Source extract:
==*==
B. The RAD’s Decision
[14] The Singh family appealed the RPD’s decision to the RAD, arguing that the RPD erred in its IFA analysis. No new evidence was submitted on appeal.
[15] The RAD conducted its own IFA analysis and dismissed the appeal. It determined that the RPD was correct in finding that valid IFAs exist for the Singh family in New Delhi, Mumbai, and Faridabad.
[16] Regarding the first prong of the IFA test, the RAD found that the Singh family were not subject to any serious possibility of persecution or likely risk of harm in the IFA locations on any of the four grounds they had raised. The Singh family had alleged risks of persecution (i) by the Punjab police due to Mr. Singh’s alleged involvement in vehicle thefts; (ii) as advocates for a Khalistan state; (iii) because of their Sikh religion; or (iv) on account of Ms. Kaur’s gender.
[17] However, the present application for judicial review solely concerns the RAD’s findings regarding the Singh family’s support for the Khalistan movement. As a result, this summary of the RAD’s findings under the first prong will only cover those relating to the Singh family’s fear of persecution or harm for their pro-Khalistan beliefs.
[18] In its analysis of the first prong of the IFA test, the RAD found insufficient evidence that the Singh family’s activities in Canada demonstrate that they have been active supporters of the Khalistan movement. The RAD noted that Mr. Singh testified that he participated in a few events for the Khalistan movement and that he registered to vote on a referendum for a Khalistan state. There was no other evidence that Mr. Singh has been a vocal supporter of the Khalistan movement since he arrived in Canada, either at events in Canada or on social media. The RAD also determined that apart from registering for the referendum on Khalistan, there was no other evidence that his wife, Ms. Kaur, advocated for Khalistan in India, participated in pro-Khalistan events in Canada, or would support the movement in the future.
[19] In light of the above, the RAD concluded that the Singh family had failed to demonstrate that their support of Khalistan is a deeply held political opinion and an innate element of their identity. The RAD was equally not convinced that, given the Singh family’s particular circumstances, refraining from expressing their support for Khalistan would infringe on their fundamental rights and constitute persecution.
[20] In addition, the RAD found no evidence that Indian authorities have information on pro-Khalistan supporters in Canada or the Singh family in particular and that, even if they did, they would not perceive the Singh family as supporters of Khalistan given their limited activities in Canada.
==*==
Items from a data source:
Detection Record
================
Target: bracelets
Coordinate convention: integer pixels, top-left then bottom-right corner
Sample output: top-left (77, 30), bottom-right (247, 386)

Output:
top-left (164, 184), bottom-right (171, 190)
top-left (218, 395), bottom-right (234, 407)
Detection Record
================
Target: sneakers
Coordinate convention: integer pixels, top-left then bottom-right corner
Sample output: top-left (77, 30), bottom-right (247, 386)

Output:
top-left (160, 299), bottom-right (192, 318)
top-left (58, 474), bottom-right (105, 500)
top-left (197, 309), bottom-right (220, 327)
==*==
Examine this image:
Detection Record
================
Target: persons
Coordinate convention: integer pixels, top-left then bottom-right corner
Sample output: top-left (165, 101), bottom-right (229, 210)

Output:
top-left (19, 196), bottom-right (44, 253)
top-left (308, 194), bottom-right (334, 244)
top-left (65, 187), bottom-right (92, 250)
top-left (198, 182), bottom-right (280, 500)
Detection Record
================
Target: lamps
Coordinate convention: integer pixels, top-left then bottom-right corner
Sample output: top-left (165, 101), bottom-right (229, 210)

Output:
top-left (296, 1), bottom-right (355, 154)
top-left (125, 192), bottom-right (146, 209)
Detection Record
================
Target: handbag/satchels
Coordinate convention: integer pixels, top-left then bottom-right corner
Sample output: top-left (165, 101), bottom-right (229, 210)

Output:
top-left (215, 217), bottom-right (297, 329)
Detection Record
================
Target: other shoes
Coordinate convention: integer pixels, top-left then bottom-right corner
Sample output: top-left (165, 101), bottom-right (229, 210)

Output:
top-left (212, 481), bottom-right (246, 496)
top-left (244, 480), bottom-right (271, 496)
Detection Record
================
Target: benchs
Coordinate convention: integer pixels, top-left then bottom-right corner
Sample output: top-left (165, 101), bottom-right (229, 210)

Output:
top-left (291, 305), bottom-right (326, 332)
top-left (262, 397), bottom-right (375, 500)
==*==
Tasks:
1. Repeat the stretch of the RAD decision excerpt from "[20] In addition, the" through "activities in Canada.".
2. In the RAD decision excerpt, which cities did the RAD find to be valid IFAs for the Singh family?

Answers for this exercise:
1.
[20] In addition, the RAD found no evidence that Indian authorities have information on pro-Khalistan supporters in Canada or the Singh family in particular and that, even if they did, they would not perceive the Singh family as supporters of Khalistan given their limited activities in Canada.

2. New Delhi, Mumbai, and Faridabad.